Following our report last month highlighting the fact that SafeDisc and SecuROM DRM support was completely removed in Windows 10 - meaning older games from the noughties could no longer be played in the new OS - Microsoft has now gone ahead and disabled it in Windows Vista, 7 and 8 too, by means of an update.
The update responsible is MS15-097 and is a "security update for the graphics component in Windows". Microsoft says the update "addresses a defence-in-depth update for the secdrv.sys driver, a third-party driver. The update turns off the service for the secdrv.sys driver." In addition, the document also helpfully points out that "This may affect the ability to run some older games."

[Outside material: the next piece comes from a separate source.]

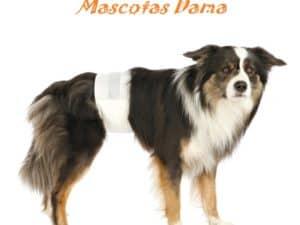 Pañales para perro macho, S-M, 30-46 cm, 12 uds/medidas disponibles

However, even if you have installed this update, unlike in Windows 10, there is a workaround to get it working again. Since Microsoft does not actually remove the secdrv.sys file, the service can be enabled (and disabled) manually in a command prompt, to start the service:
sc start secdrv
And after you have finished playing your DRM protected game, you can stop the service with the following command:
sc stop secdrv
Although Microsoft does publish this workaround along with the details for the MS15-097 security update, the company warns users that it "may make a computer or a network more vulnerable to attack by malicious users or by malicious software such as viruses."
This is just another example of the negative effects DRM has on the consumer, and aside from having to buy the game a second time digitally (if you can find it) it certainly shows how technology, even in software, can artificially shorten the shelf life of said product.
Or, as we said before, there's always the NoCD patch route that (might) be available.